As previously touched on, the genome is the entirety of genetic material carried by an individual or species and varies accordingly. The database of genomes of different species is growing and includes humans (the Human Genome Project). For example, the human genome, by chromosome, is viewable here: https://www.ncbi.nlm.nih.gov/genome/?term=homo+sapiens
Simple genomes such as those of viruses can enable a relatively straightforward effort of assigning proteins to each gene in the genome, and thus creating a database of them. This is known as a proteome.
The information gleaned from a virus proteome, for example, can inform vaccination targets by selecting appropriate antigens such as elements of the viral capsid.
Other exciting synthetic biology applications can be explored such as glowing beer, synthesising specific compounds useful in medicine or manufacturing using organisms to whom that product isn’t native in an attempt to boost production or create new products.
Analysing and storing information about more complex genomes is hindered by non-coding DNA and regulatory genes. Non-coding DNA and regulatory genes take up the vast majority of this type of genome. This means that the actual protein products that genes code for are in the minority.
The proteomes corresponding to complex genomes, human included, are therefore difficult to build. Sequencing methods themselves have witnessed, and continue to witness a rapid evolution towards faster, more efficient, automated techniques that can yield tremendous amounts of data.
If we have obtained a DNA sample or a few, what next? Well, nothing much can be done with that. We must obtain exponentially more DNA to use for any purpose. And it all of course must be identical. We must essentially clone our DNA. Considered the very staple of molecular biology, this technique for multiplying DNA many-fold was invented by a chap Kary Mullis who believes in astrology.
Essentially the DNA is denatured so the 2 strands break apart, short complementary bits called primers attach to the strands, the enzyme DNA polymerase binds to the primers and initiates the assembly of a new DNA strand, and finally the process is repeated many times over in a chain reaction. This is the polymerase chain reaction, PCR.
Soon enough, the few bits of DNA become thousands, and hundreds of thousands, and millions…
For example, Sanger sequencing has been the main method of sequencing DNA and yielded many variations of itself. The basic concept follows these steps:
1. Mix copies of your target DNA to be sequenced with radioactive nucleotides (with A, T, G or C bases)
2. These nucleotides also prevent further DNA lengthening, resulting in a mixture of different sequence DNA strands complementary to the template DNA
3. e.g. AATGGC creates TTACCG, TACCG, ACCG, CCG, CG and G
4. Run the DNA mixture on a gel to separate the different strands by size
5. Infer their sequence based on the results: the radioactive reading of the different bases (A, T, C or G) alongside the size sequence of the strands (smaller strands run further down the gel while larger strands stay towards the top, where they were loaded)

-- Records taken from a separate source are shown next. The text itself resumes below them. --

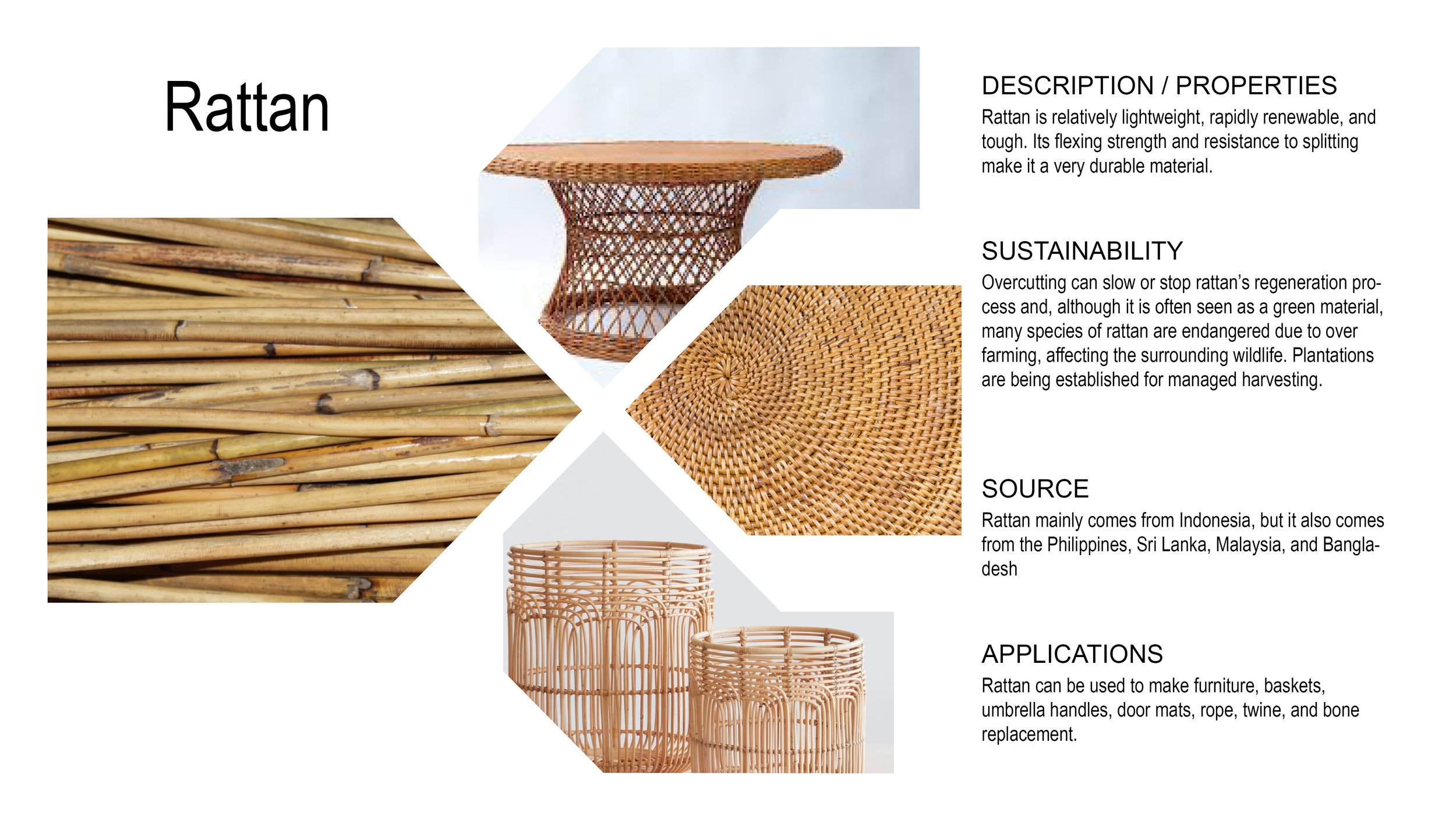 Rattan

DESCRIPTION / PROPERTIES
Rattan is relatively lightweight, rapidly renewable, and tough. Its flexing strength and resistance to splitting make it a very durable material.

SUSTAINABILITY
Overcutting can slow or stop rattan's regeneration process and, although it is often seen as a green material, many species of rattan are endangered due to over farming, affecting the surrounding wildlife. Plantations are being established for managed harvesting.

SOURCE
Rattan mainly comes from Indonesia, but it also comes from the Philippines, Sri Lanka, Malaysia, and Bangladesh

APPLICATIONS
Rattan can be used to make furniture, baskets, umbrella handles, door mats, rope, twine, and bone replacement.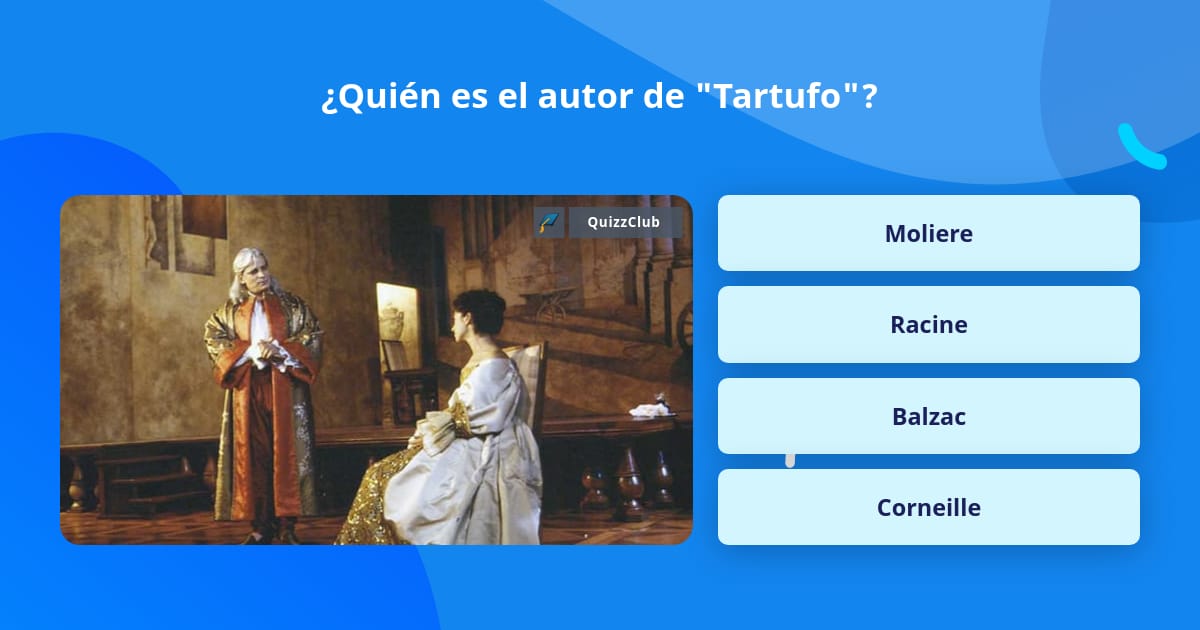 ¿Quién es el autor de "Tartufo"?

QuizzClub

Moliere

Racine

Balzac

Corneille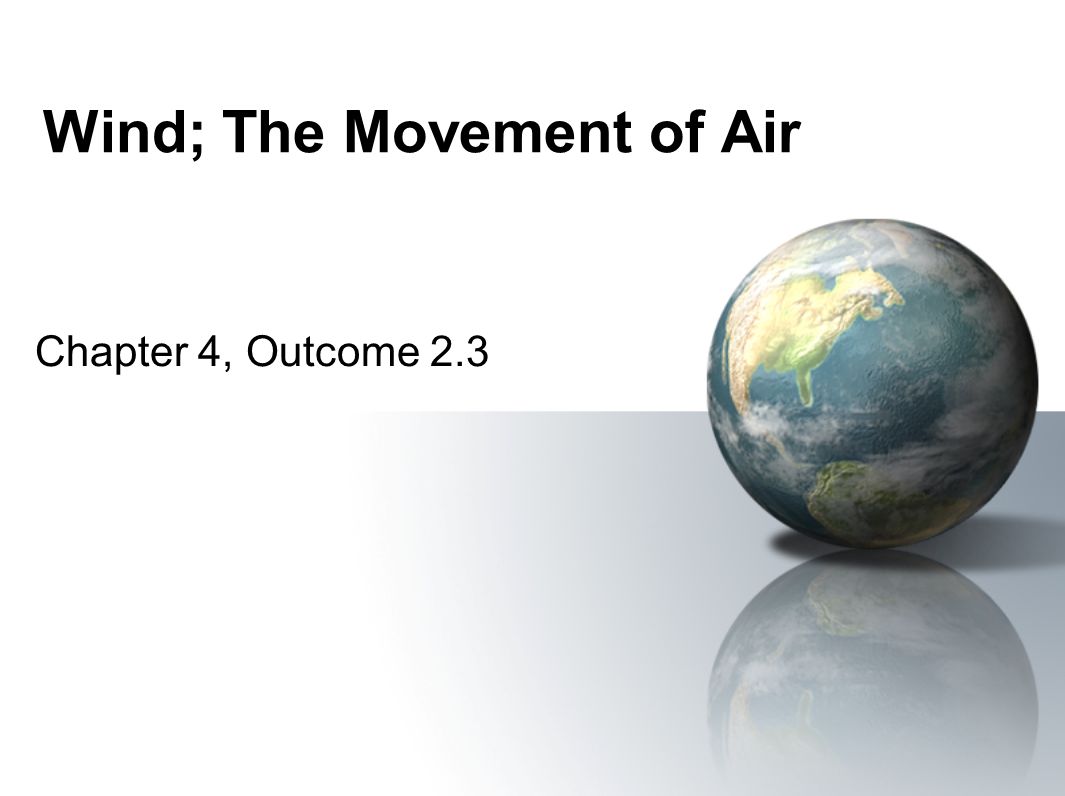 Wind; The Movement of Air

Chapter 4, Outcome 2.3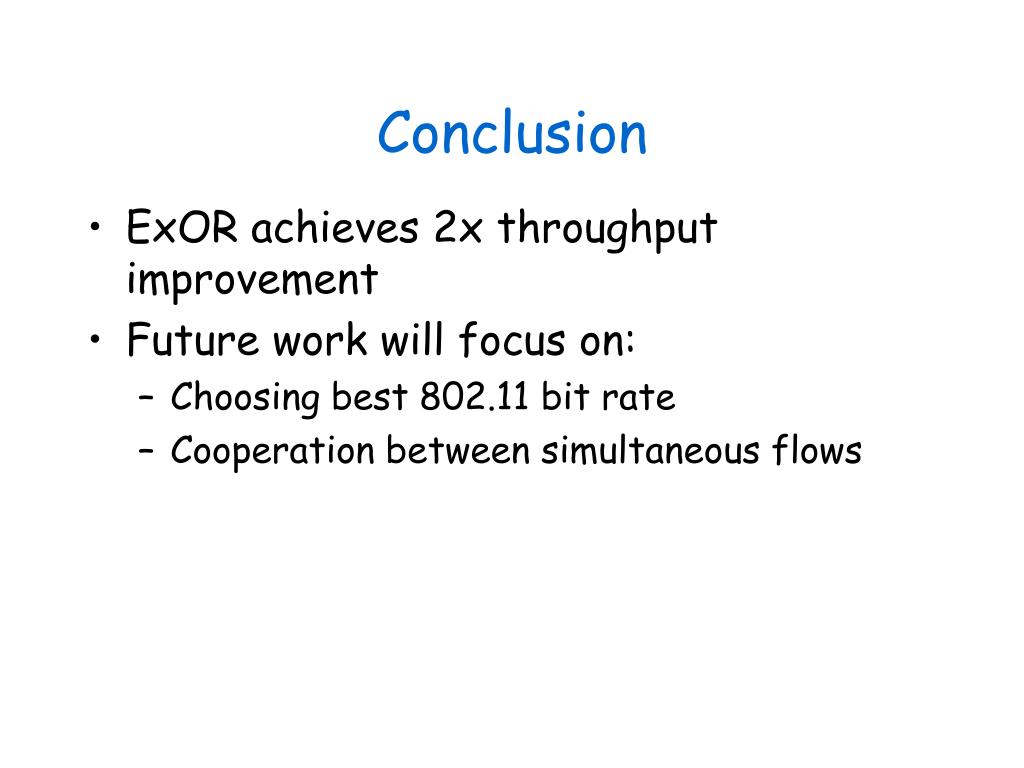 Conclusion

• ExOR achieves 2x throughput improvement
• Future work will focus on:
– Choosing best 802.11 bit rate
– Cooperation between simultaneous flows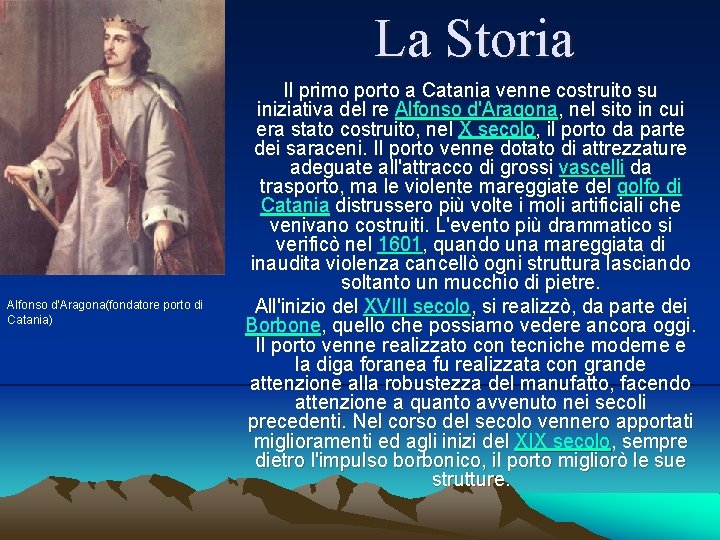 La Storia

Il primo porto a Catania venne costruito su iniziativa del re Alfonso d'Aragona, nel sito in cui era stato costruito, nel X secolo, il porto da parte dei saraceni. Il porto venne dotato di attrezzature adeguate all'attracco di grossi vascelli da trasporto, ma le violente mareggiate del golfo di Catania distrussero più volte i moli artificiali che venivano costruiti. L'evento più drammatico si verificò nel 1601, quando una mareggiata di inaudita violenza cancellò ogni struttura lasciando soltanto un mucchio di pietre.

All'inizio del XVIII secolo, si realizzò, da parte dei Borbone, quello che possiamo vedere ancora oggi. Il porto venne realizzato con tecniche moderne e la diga foranea fu realizzata con grande attenzione alla robustezza del manufatto, facendo attenzione a quanto avvenuto nei secoli precedenti. Nel corso del secolo vennero apportati miglioramenti ed agli inizi del XIX secolo, sempre dietro l'impulso borbonico, il porto migliorò le sue strutture.

Alfonso d'Aragona(fondatore porto di Catania)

The sequence obtained can then be converted into the amino acid sequence of the protein it encodes, if the sequence belongs to a gene. Looking at the amino acid sequence can be used to compare various conditions, for example if a variation of a protein amino acid sequence is associated with a blood disorder.
Any 2 given people share 99.9% of their DNA code. But the differences present in the remaining 0.01% of it are enough to enable reliable identification, with the exception of monozygotic twins. The DNA containing this is called variable number tandem repeats (VNTRs) because they are just sequences of DNA repeated many times.
Aside from genes, or coding DNA, there are non-coding regions which repeat themselves many times over in each individual, with some sequences contained within varying. This variability is less in closely related individuals. This is where the usefulness of genetic fingerprinting comes in. This covers medicine, criminology and biodiversity conservation among other things.
1. The sample DNA undergoes PCR then cleavage at multiple sites with restriction endonucleases
2. The resulting many small fragments are tagged using a radioactive molecule
3. They’re separated using gel electrophoresis and viewed using a developed photographic film
The bands exposed then undergo simple visual analysis by matching up the template DNA with other DNA that could be similar more or less, depending on situation. Above, the DNA found at a crime scene is compared with that of 3 suspects. The bands of suspect 2 are perfectly aligned with the crime scene DNA.
In the case of paternity tests, the child’s DNA fragments do not completely match their father’s, because some will be from the mother. Here, only the remaining fragments (the ones not from the mother) are matched up against potential fathers.
Mary, the mother, and the child share the first fragment; so looking at the remaining fragments of the child, Larry is the father as they share 3/3 fragments. Bob and the child only share 1/3.